Искали сокровища в земле.
кое-что было:
пуговица красноармейца,
рога и
вилы…
* * *
Ох уж этот август,
этот вечер синий
принес не по сезону
к вишням апельсины.
Летняя веранда,
открытое окно,
улица потеет,
в комнате темно.
Ты сидишь над вишнею —
не с чего начать…
Щелкнуть выключателем?
— Лучше не включать.
Безнадежный август,
все играет роль.
На газете «Правда»
сушится фасоль.
* * *
Лесничий выходит из дома,
не закрывая балкона,
ёлочные игрушки
брошены на подушки.
Лесничий позавтракал
снегом
и бросился в омут
с разбега.
— Милая, в старом пруду
я тебя непременно найду!..
* * *
Наболей на себя
меня.
В душе моей
клювик соловья.
* * *
Доведи меня
до каления,
доведи до
оледенения,
не хочу как есть —
36,6.
* * *
В небе месяц корчится,
в комнате темно,
я курю у форточки,
и смотрю в окно.
Выписывают атомы
бессмысленный маршрут,
а дворники лопатами
лохматый снег жуют.
Русь ты моя, родина,
родинка на теле,
кто тебя ни пробовал,
все тебя хотели.
С невесты татары
срывали венец…
Здесь и смерть,
как начало.
Здесь жизнь,
как конец.
* * *
Так тихо в комнате
и только тикают часы
и так не часто.
Вечер в комнату
налит до густоты,
а комната из пенопласта.
Мы ждали вечер.
И из бутылки с коньяком
коньяк разлит, а женщины из глины.
Дверной звонок.
— Здесь кто-то не живет?
— Да, не живет.
— Вот передайте домовому мандарины…
* * *
Сергею З. (сержанту
полиции Манхеттена)
Где голубой солдат
в розовых эполетах
с маской противогаза
на пепельно-сером лице,
память тевтонского ордена
безвременно канула в лету.
Никто не поднимет трубку
на противоположном конце
провода.
Вихрем реанимации
в воздух врывается зуммер.
в доме обои рваные
ветер урбанизации.
Запах формальдегида,
значит, опять кто-то умер
из суетливой нации
коллекционеров бабочек.
* * *
Я был «духом»: слаб духом.
Сержант помогал по-всякому,
земляк все-таки,
Фамилия такая: Ли–Орлов.
Вот, думаю, приду на гражданку — будет аутодафе.
Иду по аллее —
фамилия знакомая…
Фотография…
Эпитафия…
* * *
Вологда-город на свете жила,
в Вологде вишня весною цвела,
летали стрекозы, пел соловей
в Вологде — городе мысли моей.
Только однажды осенним листом
спустился волшебник с черным перстом
и пальцем корявым в дома и углы
Вологду проклял — они не твои.
С тех пор я в осеннем дыму,
как в беде.
Где ты моя черноглазая, где?..
* * *
Завтра снова в колхоз, где козы
сосут молоко козлят, вьются стрекозы,
а толпы маленьких лохматых дьяволят
танцуют канкан на крыше мясомолочной фермы.

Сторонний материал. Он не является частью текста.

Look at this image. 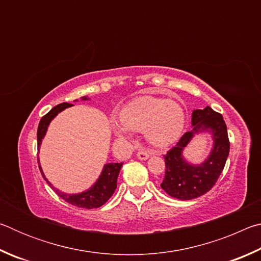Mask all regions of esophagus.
Returning <instances> with one entry per match:
<instances>
[{"mask_svg":"<svg viewBox=\"0 0 261 261\" xmlns=\"http://www.w3.org/2000/svg\"><path fill=\"white\" fill-rule=\"evenodd\" d=\"M149 155H151V154L147 153V152H145V151H139L138 153H137V158L140 159V160H147V159L149 158Z\"/></svg>","mask_w":261,"mask_h":261,"instance_id":"obj_1","label":"esophagus"}]
</instances>
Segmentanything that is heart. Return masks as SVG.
Segmentation results:
<instances>
[{
  "label": "heart",
  "instance_id": "obj_1",
  "mask_svg": "<svg viewBox=\"0 0 261 261\" xmlns=\"http://www.w3.org/2000/svg\"><path fill=\"white\" fill-rule=\"evenodd\" d=\"M120 122L113 123L118 138L127 139L131 131H145L152 146L165 148L182 135L185 124L184 110L174 100L139 96L127 102L120 112Z\"/></svg>",
  "mask_w": 261,
  "mask_h": 261
}]
</instances>
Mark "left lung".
<instances>
[{"mask_svg":"<svg viewBox=\"0 0 261 261\" xmlns=\"http://www.w3.org/2000/svg\"><path fill=\"white\" fill-rule=\"evenodd\" d=\"M199 132H211L215 143L209 158L200 165H192L182 156L184 148L193 136ZM227 125L222 115L211 107L196 109L192 113V130L180 137L176 146L165 155L166 175L161 188L170 197L190 200L208 192L222 173L229 155Z\"/></svg>","mask_w":261,"mask_h":261,"instance_id":"obj_1","label":"left lung"}]
</instances>
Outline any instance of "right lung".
Listing matches in <instances>:
<instances>
[{
    "label": "right lung",
    "instance_id": "right-lung-1",
    "mask_svg": "<svg viewBox=\"0 0 261 261\" xmlns=\"http://www.w3.org/2000/svg\"><path fill=\"white\" fill-rule=\"evenodd\" d=\"M82 99L88 100L86 96H83ZM71 106H73V105L68 103V102L57 105L50 110L49 113L46 114L45 116L41 118L40 123H39V126H38V132H37L38 149L40 148L41 141L43 139V137H45V135H46L48 125H49V123L51 122L53 118H54L57 114L61 113L62 110L71 107ZM38 162H39V159H38ZM122 165H123V162L107 163V165H105L102 173H101V175L99 176L98 180H96V182L92 185L90 189L86 190V191L81 192V193H76V194H68V193H64V192L60 191V190L55 189L50 184L49 180L45 177V174H43L40 165H39V168H40L42 177L47 180V183L50 185V188H53V190H55L57 196L61 197L62 199L73 206L82 207V208L92 210V208H98V207L102 206L105 202H107L109 198L113 196V193L115 192V189H116V187H117V177H118V174H120Z\"/></svg>",
    "mask_w": 261,
    "mask_h": 261
}]
</instances>
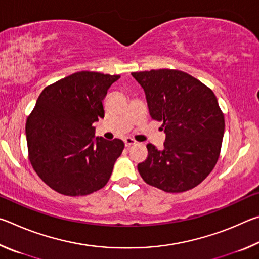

На них давно хмельные егеря наводят прицелы
штуцеров и трехдюймовок.
Там погреба, от массы крысоловок
похожие на бомбу Хиросимы.
Лет семьдесят там лампа Ильича,
но лампы не стоят без керосина.
Плюётся в небо сонный фокстерьер беззубым ртом…
Все тридцать два завязли в лисьих шкурах.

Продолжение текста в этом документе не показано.